• [DIRECTION]: Put the rows below, starting at the line that contains "Over the set" and ending at the line that contains "0.98 meters", into a JSON list of strings with one string per line, leaving out blank lines.

═══ TASK MATERIAL

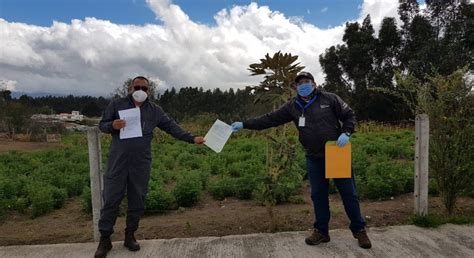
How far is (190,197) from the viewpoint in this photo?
620cm

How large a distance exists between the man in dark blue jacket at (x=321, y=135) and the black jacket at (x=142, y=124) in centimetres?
116

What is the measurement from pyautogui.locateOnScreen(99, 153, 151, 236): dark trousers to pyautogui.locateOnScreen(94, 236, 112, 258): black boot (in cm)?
6

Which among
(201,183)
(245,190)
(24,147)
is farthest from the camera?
(24,147)

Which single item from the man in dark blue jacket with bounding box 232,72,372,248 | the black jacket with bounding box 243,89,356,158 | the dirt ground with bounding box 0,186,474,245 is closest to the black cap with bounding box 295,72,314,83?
the man in dark blue jacket with bounding box 232,72,372,248

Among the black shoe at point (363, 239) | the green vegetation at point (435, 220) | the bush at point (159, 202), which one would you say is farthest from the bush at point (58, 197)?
the green vegetation at point (435, 220)

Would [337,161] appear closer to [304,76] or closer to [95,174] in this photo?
Result: [304,76]

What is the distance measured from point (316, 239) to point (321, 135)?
→ 3.39 feet

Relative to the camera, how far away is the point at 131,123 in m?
3.96

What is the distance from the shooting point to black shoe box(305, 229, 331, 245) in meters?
4.14

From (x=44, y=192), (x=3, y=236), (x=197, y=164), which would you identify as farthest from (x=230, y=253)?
(x=197, y=164)

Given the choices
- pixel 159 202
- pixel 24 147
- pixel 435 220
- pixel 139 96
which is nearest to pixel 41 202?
pixel 159 202

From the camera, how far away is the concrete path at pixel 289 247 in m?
3.96

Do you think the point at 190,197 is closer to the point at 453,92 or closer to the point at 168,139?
the point at 453,92

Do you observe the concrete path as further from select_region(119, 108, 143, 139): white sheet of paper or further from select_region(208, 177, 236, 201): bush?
select_region(208, 177, 236, 201): bush
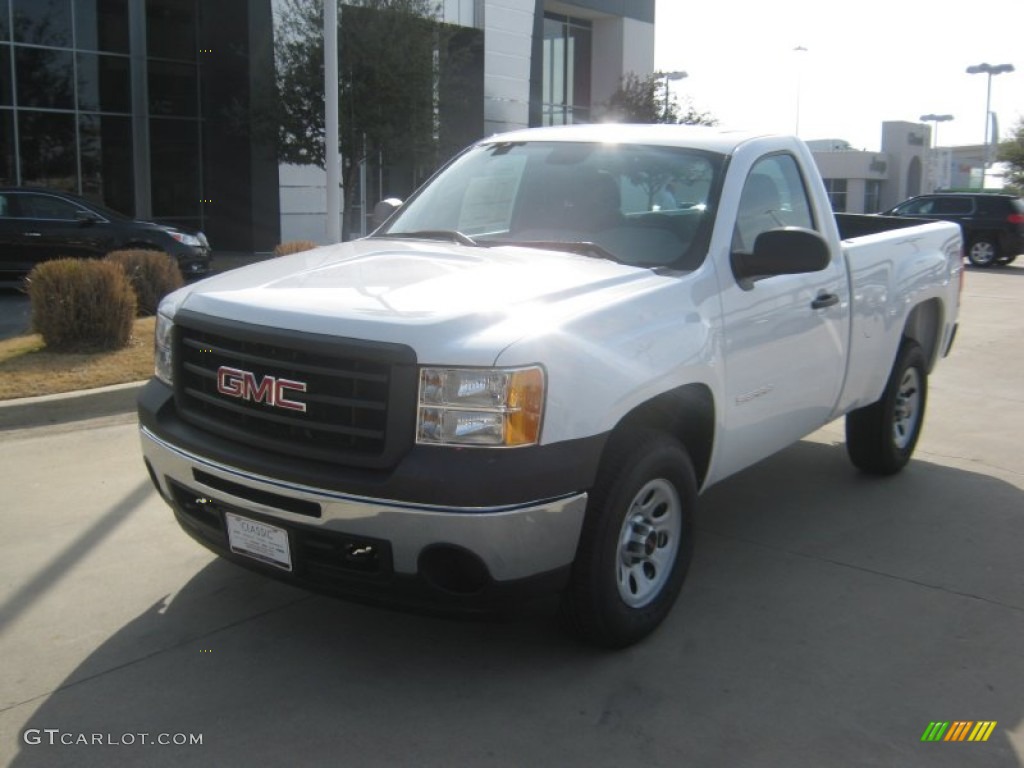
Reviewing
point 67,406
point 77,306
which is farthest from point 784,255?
point 77,306

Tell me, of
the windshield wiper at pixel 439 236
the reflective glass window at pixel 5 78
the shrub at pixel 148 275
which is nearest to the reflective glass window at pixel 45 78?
the reflective glass window at pixel 5 78

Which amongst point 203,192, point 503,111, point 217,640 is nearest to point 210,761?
point 217,640

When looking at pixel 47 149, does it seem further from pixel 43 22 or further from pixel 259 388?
pixel 259 388

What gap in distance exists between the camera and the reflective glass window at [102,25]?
74.0 ft

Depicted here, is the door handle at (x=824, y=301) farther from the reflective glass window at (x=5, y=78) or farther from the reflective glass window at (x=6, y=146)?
the reflective glass window at (x=5, y=78)

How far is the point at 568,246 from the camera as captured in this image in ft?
14.8

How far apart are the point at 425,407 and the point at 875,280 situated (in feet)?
10.9

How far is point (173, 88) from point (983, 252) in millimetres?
20083

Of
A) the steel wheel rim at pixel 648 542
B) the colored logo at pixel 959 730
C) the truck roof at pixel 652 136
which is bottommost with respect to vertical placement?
the colored logo at pixel 959 730

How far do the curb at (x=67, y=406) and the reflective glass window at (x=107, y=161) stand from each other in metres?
16.6

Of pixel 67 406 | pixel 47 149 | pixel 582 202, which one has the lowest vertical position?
pixel 67 406

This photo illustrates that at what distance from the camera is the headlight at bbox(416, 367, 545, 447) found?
3.31 m

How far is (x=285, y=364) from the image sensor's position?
3539mm

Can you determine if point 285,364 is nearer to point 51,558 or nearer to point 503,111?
point 51,558
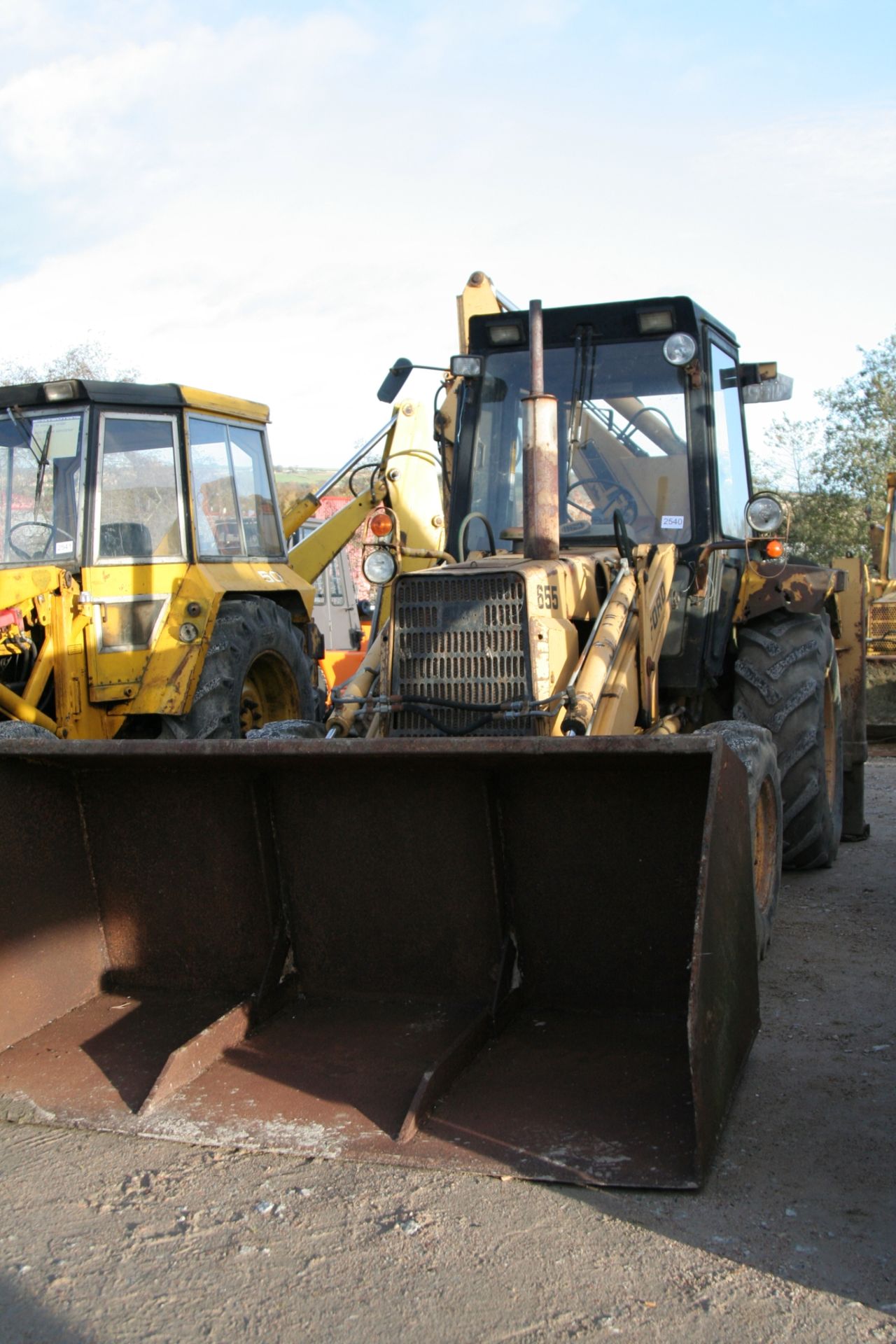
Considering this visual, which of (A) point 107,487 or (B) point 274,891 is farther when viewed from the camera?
(A) point 107,487

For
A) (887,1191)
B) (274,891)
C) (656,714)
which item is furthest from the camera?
(656,714)

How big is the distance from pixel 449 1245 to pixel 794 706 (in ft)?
11.9

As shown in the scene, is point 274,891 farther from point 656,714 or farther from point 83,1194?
point 656,714

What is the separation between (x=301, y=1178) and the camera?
10.7ft

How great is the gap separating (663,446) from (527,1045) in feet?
9.62

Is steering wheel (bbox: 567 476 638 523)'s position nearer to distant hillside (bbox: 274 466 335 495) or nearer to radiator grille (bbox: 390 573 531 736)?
radiator grille (bbox: 390 573 531 736)

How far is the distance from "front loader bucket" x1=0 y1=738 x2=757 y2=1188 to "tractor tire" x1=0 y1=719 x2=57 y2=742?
1441mm

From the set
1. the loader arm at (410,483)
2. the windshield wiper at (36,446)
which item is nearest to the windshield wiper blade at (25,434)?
the windshield wiper at (36,446)

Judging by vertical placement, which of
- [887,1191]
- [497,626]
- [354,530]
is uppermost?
[354,530]

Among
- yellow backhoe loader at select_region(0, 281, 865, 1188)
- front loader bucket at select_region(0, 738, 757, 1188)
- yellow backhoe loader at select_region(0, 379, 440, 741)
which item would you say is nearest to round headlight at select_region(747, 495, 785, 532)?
yellow backhoe loader at select_region(0, 281, 865, 1188)

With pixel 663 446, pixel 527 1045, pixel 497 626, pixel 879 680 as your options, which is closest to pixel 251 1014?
pixel 527 1045

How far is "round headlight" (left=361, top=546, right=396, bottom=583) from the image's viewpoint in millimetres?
5117

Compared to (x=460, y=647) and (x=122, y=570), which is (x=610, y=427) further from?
(x=122, y=570)

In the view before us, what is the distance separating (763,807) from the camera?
5.04 meters
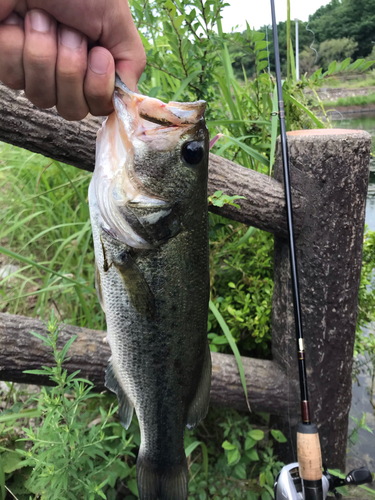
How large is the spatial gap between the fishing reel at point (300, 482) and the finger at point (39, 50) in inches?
64.3

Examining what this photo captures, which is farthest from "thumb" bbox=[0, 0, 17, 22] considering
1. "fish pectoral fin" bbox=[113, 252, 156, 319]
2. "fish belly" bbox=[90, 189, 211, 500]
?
"fish pectoral fin" bbox=[113, 252, 156, 319]

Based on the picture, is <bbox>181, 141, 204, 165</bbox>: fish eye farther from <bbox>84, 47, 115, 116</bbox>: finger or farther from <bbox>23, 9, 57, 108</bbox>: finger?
<bbox>23, 9, 57, 108</bbox>: finger

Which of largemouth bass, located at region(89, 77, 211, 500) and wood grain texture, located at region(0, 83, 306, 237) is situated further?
wood grain texture, located at region(0, 83, 306, 237)

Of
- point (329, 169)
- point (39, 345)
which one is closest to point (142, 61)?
point (329, 169)

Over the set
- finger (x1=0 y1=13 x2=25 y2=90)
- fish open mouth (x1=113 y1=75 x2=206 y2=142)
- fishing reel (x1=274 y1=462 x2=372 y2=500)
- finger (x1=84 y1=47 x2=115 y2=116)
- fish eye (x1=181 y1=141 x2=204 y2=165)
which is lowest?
fishing reel (x1=274 y1=462 x2=372 y2=500)

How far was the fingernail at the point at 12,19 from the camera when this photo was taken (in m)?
0.70

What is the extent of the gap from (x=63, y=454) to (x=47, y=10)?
1.23m

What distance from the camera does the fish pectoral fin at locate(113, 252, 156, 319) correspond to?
0.98 meters

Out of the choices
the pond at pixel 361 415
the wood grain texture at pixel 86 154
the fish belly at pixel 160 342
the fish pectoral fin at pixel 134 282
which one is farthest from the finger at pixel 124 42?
the pond at pixel 361 415

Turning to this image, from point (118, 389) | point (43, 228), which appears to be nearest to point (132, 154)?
point (118, 389)

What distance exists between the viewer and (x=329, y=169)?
5.39ft

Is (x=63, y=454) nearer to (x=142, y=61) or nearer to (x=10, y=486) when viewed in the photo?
(x=10, y=486)

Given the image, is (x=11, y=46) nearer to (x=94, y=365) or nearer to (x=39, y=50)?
(x=39, y=50)

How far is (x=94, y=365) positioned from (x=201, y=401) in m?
0.69
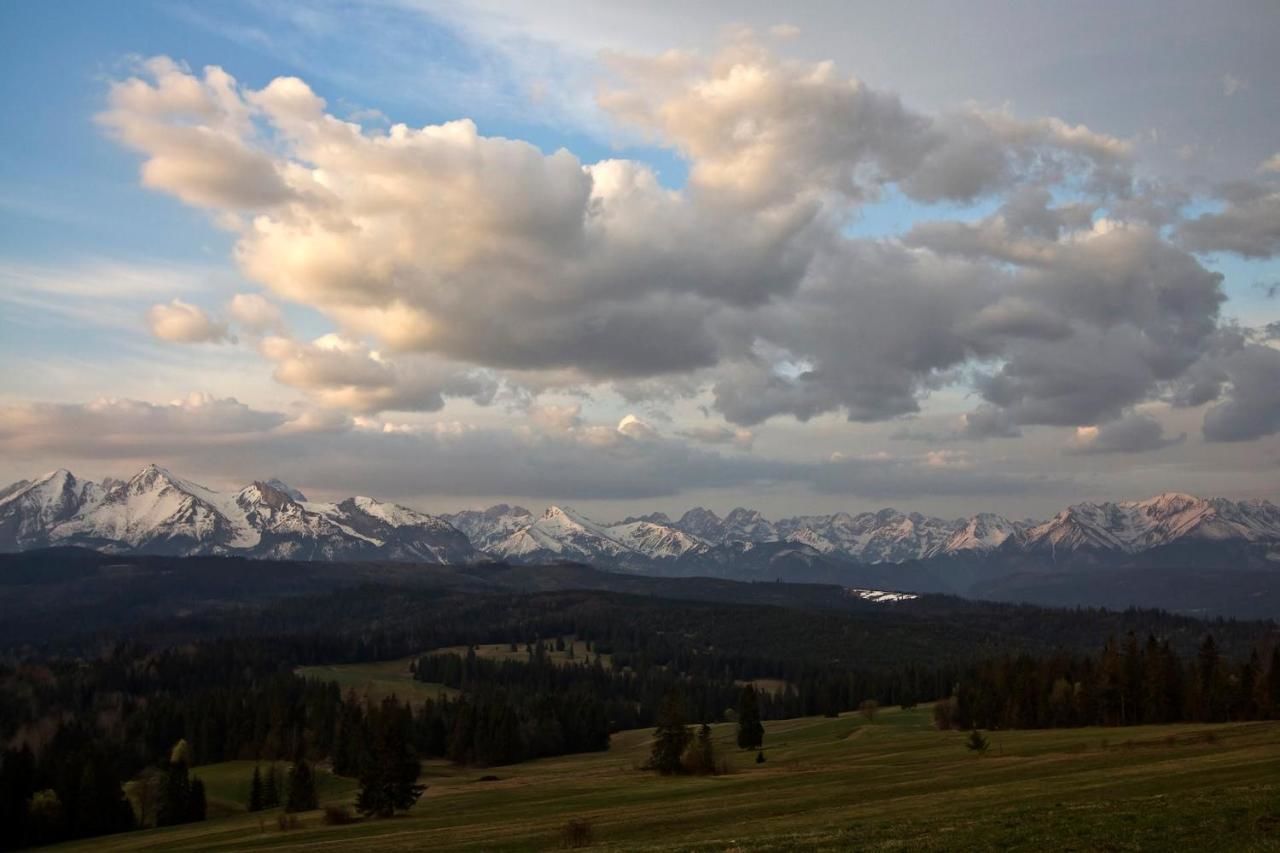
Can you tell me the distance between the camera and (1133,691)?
11725 centimetres

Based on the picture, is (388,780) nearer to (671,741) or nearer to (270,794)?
(671,741)

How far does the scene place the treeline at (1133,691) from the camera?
367 ft

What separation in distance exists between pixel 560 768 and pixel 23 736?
122460 mm

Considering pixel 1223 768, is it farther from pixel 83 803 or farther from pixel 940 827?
pixel 83 803

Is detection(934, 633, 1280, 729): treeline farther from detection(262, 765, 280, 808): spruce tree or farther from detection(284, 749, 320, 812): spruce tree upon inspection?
detection(262, 765, 280, 808): spruce tree

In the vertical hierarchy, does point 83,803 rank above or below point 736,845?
below

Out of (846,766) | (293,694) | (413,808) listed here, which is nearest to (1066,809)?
(846,766)

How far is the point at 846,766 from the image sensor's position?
79.1 metres

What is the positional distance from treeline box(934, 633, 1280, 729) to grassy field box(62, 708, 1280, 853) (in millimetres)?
22073

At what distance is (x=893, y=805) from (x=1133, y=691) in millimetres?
87496

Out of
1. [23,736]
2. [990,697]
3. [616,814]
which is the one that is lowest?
[23,736]

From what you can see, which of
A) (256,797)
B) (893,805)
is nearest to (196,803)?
(256,797)


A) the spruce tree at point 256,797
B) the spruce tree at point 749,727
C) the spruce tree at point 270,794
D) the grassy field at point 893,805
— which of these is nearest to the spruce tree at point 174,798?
the spruce tree at point 256,797

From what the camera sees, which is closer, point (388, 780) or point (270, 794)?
point (388, 780)
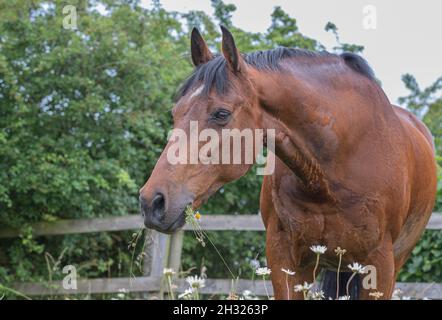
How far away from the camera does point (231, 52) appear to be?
11.0 feet

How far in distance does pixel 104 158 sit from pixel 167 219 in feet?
18.0

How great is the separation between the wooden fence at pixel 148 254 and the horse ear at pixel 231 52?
4498 mm

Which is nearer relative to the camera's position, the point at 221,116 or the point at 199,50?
the point at 221,116

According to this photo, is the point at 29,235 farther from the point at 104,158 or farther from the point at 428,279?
the point at 428,279

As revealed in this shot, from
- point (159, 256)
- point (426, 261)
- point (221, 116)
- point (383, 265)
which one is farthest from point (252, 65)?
point (159, 256)

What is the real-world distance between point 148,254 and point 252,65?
5165 millimetres

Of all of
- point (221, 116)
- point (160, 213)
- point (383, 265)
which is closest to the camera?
point (160, 213)

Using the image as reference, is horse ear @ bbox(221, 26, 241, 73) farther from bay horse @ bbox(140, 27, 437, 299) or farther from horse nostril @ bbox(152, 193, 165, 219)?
horse nostril @ bbox(152, 193, 165, 219)

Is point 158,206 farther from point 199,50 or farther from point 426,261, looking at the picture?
point 426,261

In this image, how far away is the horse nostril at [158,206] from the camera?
2.95m

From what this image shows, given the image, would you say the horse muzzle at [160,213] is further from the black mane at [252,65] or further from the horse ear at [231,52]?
the horse ear at [231,52]
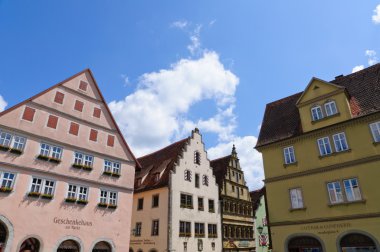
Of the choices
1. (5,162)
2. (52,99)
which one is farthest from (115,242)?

══════

• [SOLUTION FOR THIS EXERCISE]:
[
  "Over the set",
  "- finger (x1=0 y1=13 x2=25 y2=90)",
  "- fish open mouth (x1=113 y1=75 x2=206 y2=142)",
  "- fishing reel (x1=274 y1=462 x2=372 y2=500)",
  "- finger (x1=84 y1=47 x2=115 y2=116)",
  "- fish eye (x1=181 y1=141 x2=204 y2=165)",
  "which is lowest?",
  "fishing reel (x1=274 y1=462 x2=372 y2=500)",
  "How far was the fingernail at the point at 12,19 from the camera when this photo was taken (in m)?",
  "0.70",
  "What is the extent of the gap from (x=63, y=454) to (x=47, y=10)?",
  "1.23m",
  "What distance from the camera does the fish pectoral fin at locate(113, 252, 156, 319) correspond to?",
  "0.98 meters"
]